* Quoted text *

# Baby carriers????



## troutslayer (Apr 1, 2008)

Have any of you guys ever used any of those hiking baby carriers out there? Im thinking about taking the family up to the Uinta's on sunday, but would like to get one of those carriers for the baby. How young can the kid be to be able to be carried in one of those? Im trying to decide if I even want to take my 6 month old daughter up with us, as it is probrably going to be a few hour hiking/fishing trip (How young is too young). Any info you guys might have would be great. thanks


----------



## luv2fsh&hnt (Sep 22, 2007)

When my oldest daughter was a baby,she will be 21 in a couple weeks,I bought one of those papoose type carrier that strapped on my chest and would take her with me when I fished the river. I fished the river almost exclusively back then because I didn't have a boat or float tubes. I don't think they are ever too young to take into the great outdoors as long as the weather isn't too extreme. One thing for you to consider though is I have heard from several people the mosquitos are thick in the Uintas this year and I have read a couple articles saying you shouldn't put deet on the little ones. Hope you figure something out and get out with the fam.


----------



## troutslayer (Apr 1, 2008)

Yes I agree. You are never too young to be out in the mountains. We have had her out several times, but usually we are close to the car. I have also heard about the mosquito's up there. That is one of my big concerns also. I have seen the chest type, but im not sure how comfortable those would be on a longer trip. I was looking at the backpack type , like the ones made by Kelty, but they can get pretty spendy. Ive seen a few on KSL the last few days but wanted to see if anybody has used them. I wonder how comfortable they are for the kid :?: With the mosquito's up there, it might just be best to leave her with her grandma and wait for a few monthes until it gets cooler and gets rid of the skeeters :|

I guess I could just bundle her up in her blankets and zip her up into my 2200 badlands so just her head pokes out :lol:


----------



## luv2fsh&hnt (Sep 22, 2007)

That would work too bud. I can't remember the brand name of the one I used but it worked fine. I never tried fly fishing with it. I mostly drifted worms and threw spinners.


----------



## justuspr (Mar 3, 2009)

* Stated exercise 1 *
Reproduce the entries word for word, from the line containing "Could you say" through the final line of the entries.
The forum thread and the entries that follow it come from separate sources.

Collection entries
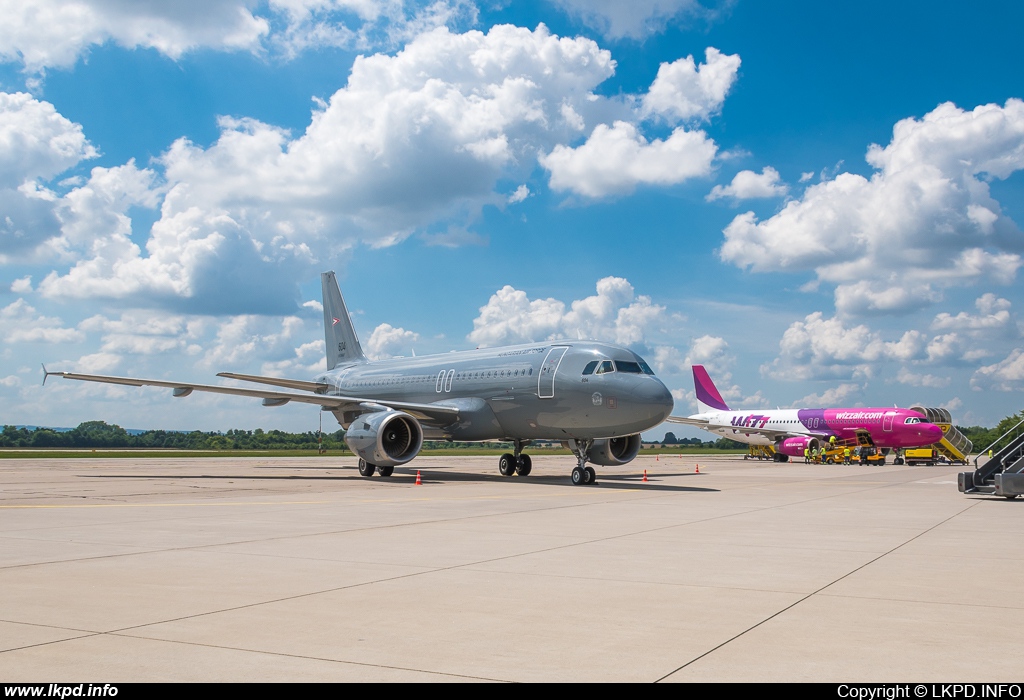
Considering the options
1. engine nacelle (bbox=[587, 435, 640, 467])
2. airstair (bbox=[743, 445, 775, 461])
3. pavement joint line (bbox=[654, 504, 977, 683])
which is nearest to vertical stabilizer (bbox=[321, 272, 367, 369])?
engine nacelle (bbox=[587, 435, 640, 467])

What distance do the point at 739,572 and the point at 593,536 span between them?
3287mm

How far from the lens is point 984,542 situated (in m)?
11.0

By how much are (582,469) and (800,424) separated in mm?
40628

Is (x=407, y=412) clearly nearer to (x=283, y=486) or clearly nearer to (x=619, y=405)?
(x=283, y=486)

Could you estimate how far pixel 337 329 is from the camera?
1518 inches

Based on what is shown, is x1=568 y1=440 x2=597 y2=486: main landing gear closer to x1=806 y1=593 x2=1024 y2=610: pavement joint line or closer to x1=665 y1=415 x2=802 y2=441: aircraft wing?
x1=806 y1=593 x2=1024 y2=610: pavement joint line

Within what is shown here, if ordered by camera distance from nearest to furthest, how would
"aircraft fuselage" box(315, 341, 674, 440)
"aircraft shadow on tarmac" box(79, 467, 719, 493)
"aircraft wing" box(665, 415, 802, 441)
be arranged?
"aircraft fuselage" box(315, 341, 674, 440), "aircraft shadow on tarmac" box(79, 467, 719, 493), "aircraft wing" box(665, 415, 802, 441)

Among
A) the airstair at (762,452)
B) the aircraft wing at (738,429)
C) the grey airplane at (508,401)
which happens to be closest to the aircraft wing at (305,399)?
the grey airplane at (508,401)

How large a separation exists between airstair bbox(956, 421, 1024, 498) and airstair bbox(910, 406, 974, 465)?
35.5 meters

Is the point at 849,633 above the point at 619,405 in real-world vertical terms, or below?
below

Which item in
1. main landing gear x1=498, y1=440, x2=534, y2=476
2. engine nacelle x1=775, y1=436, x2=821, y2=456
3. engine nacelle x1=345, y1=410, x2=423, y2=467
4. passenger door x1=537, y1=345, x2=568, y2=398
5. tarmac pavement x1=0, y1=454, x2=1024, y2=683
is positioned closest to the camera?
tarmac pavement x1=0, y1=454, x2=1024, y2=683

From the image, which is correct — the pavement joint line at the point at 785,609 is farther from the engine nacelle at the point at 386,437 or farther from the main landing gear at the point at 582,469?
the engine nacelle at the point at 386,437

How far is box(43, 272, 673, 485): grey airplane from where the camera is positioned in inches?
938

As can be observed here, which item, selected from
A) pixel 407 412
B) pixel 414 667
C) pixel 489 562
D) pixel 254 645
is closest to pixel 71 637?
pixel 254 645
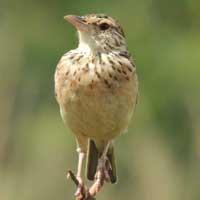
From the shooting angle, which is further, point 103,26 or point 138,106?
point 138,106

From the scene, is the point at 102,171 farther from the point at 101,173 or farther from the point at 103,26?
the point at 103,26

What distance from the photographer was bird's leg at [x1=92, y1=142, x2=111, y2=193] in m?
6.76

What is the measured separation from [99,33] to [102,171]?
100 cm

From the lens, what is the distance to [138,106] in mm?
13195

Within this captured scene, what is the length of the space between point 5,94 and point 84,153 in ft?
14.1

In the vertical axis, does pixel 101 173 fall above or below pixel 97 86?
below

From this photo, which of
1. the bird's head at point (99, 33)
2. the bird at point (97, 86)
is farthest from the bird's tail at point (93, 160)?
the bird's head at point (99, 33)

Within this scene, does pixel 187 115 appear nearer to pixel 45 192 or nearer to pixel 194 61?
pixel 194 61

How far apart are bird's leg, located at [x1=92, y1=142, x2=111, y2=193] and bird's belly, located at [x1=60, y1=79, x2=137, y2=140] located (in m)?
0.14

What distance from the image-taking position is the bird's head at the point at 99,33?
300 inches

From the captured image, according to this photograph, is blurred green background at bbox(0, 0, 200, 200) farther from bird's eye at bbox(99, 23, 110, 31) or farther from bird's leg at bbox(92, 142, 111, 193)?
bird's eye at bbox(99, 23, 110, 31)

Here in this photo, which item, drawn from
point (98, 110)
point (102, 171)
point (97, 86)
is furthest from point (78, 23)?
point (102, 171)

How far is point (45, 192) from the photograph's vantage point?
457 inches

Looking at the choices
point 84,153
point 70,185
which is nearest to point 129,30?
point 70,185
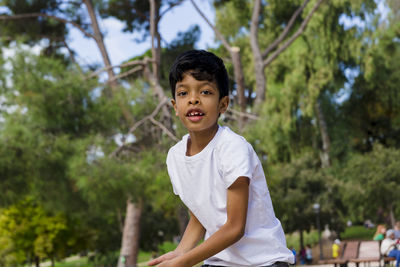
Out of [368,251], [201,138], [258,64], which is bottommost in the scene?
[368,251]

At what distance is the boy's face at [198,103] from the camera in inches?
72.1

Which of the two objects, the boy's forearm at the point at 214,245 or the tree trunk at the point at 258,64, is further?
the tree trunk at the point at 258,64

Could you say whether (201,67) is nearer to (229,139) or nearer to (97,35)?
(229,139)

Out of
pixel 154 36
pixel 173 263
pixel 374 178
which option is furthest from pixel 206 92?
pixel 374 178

* Stated exercise 2 *
In the baby carrier thread, which brand of backpack-style carrier does troutslayer say he was looking at?

* Task result 1 *
Could you say whether (201,67) is nearer to (229,139) or nearer to (97,35)?
(229,139)

Out of
pixel 154 36
pixel 173 263
pixel 374 178
which option is furthest from pixel 206 92?
pixel 374 178

* Task result 2 *
Kelty